Exercise description:
Copy the entries exactly. Leave out any pictures.

Excerpted records:
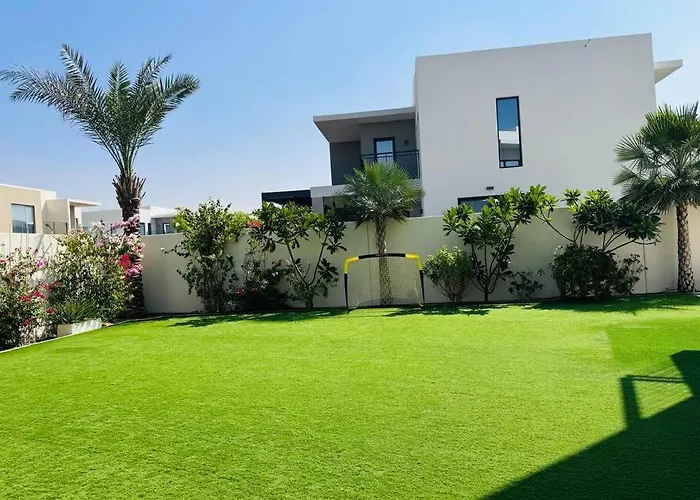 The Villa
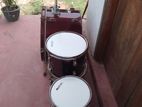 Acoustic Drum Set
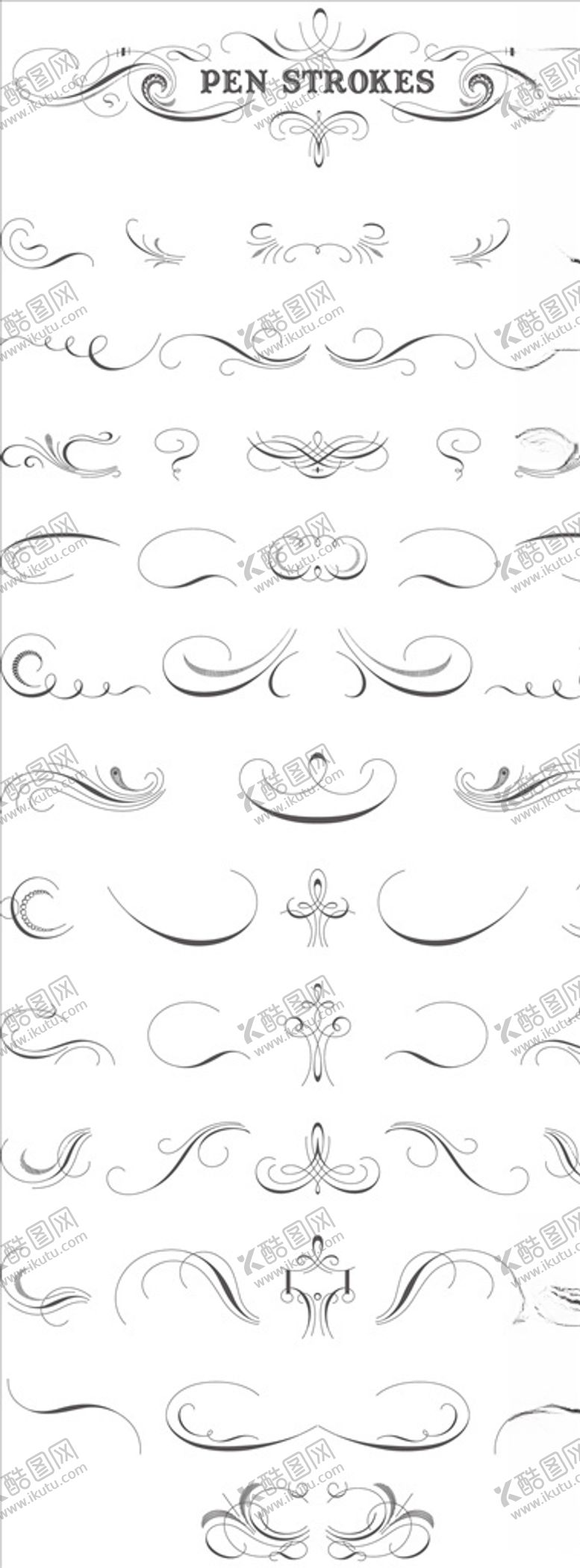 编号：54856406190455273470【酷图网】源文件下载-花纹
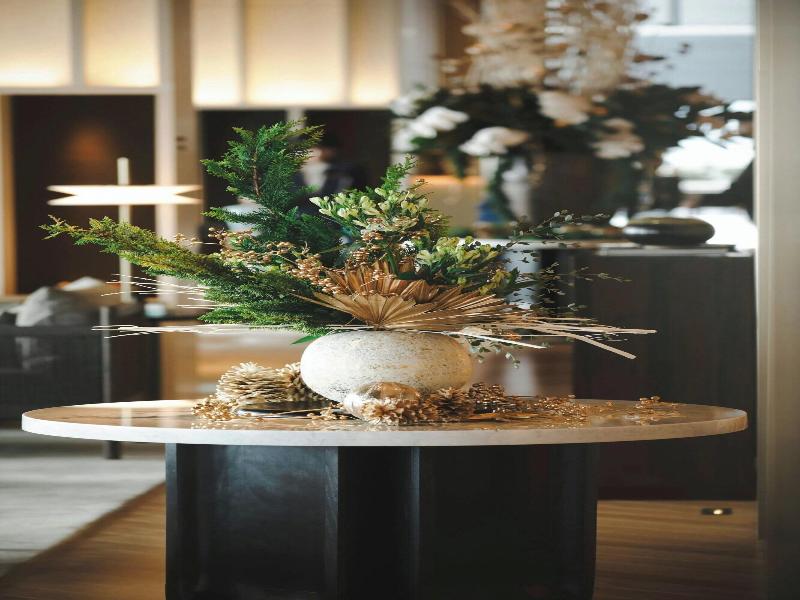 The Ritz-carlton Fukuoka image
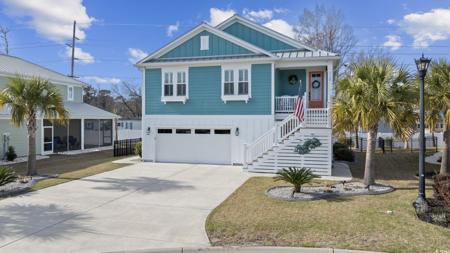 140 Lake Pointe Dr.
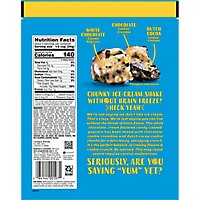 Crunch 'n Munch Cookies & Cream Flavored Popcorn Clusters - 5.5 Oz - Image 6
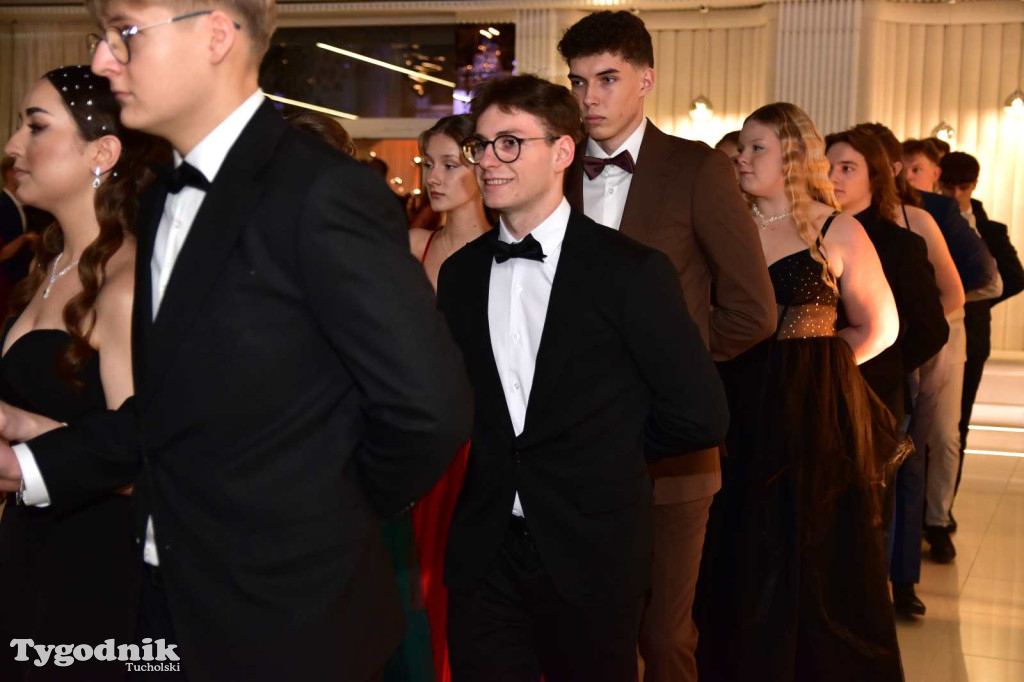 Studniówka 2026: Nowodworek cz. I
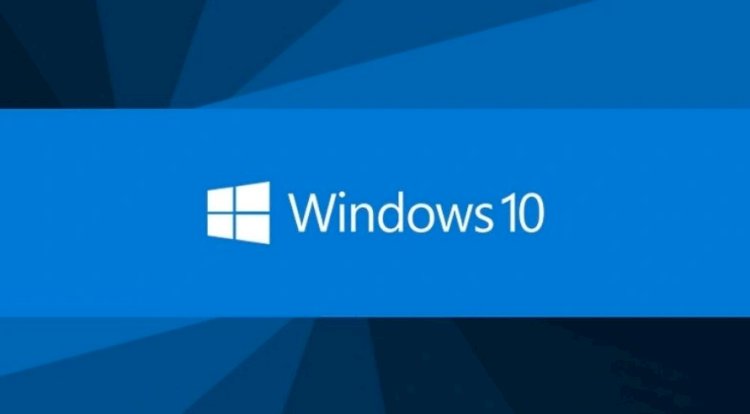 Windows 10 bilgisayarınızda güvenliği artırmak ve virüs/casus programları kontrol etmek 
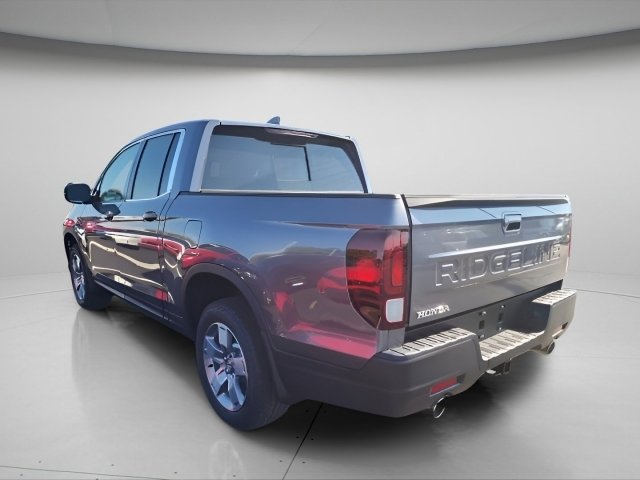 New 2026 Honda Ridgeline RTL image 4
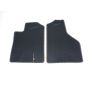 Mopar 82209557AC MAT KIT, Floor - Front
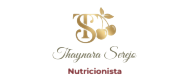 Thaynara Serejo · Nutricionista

Solution for this task:
 The Villa
 Acoustic Drum Set
 编号：54856406190455273470【酷图网】源文件下载-花纹
 The Ritz-carlton Fukuoka image
 140 Lake Pointe Dr.
 Crunch 'n Munch Cookies & Cream Flavored Popcorn Clusters - 5.5 Oz - Image 6
 Studniówka 2026: Nowodworek cz. I
 Windows 10 bilgisayarınızda güvenliği artırmak ve virüs/casus programları kontrol etmek 
 New 2026 Honda Ridgeline RTL image 4
 Mopar 82209557AC MAT KIT, Floor - Front
 Thaynara Serejo · Nutricionista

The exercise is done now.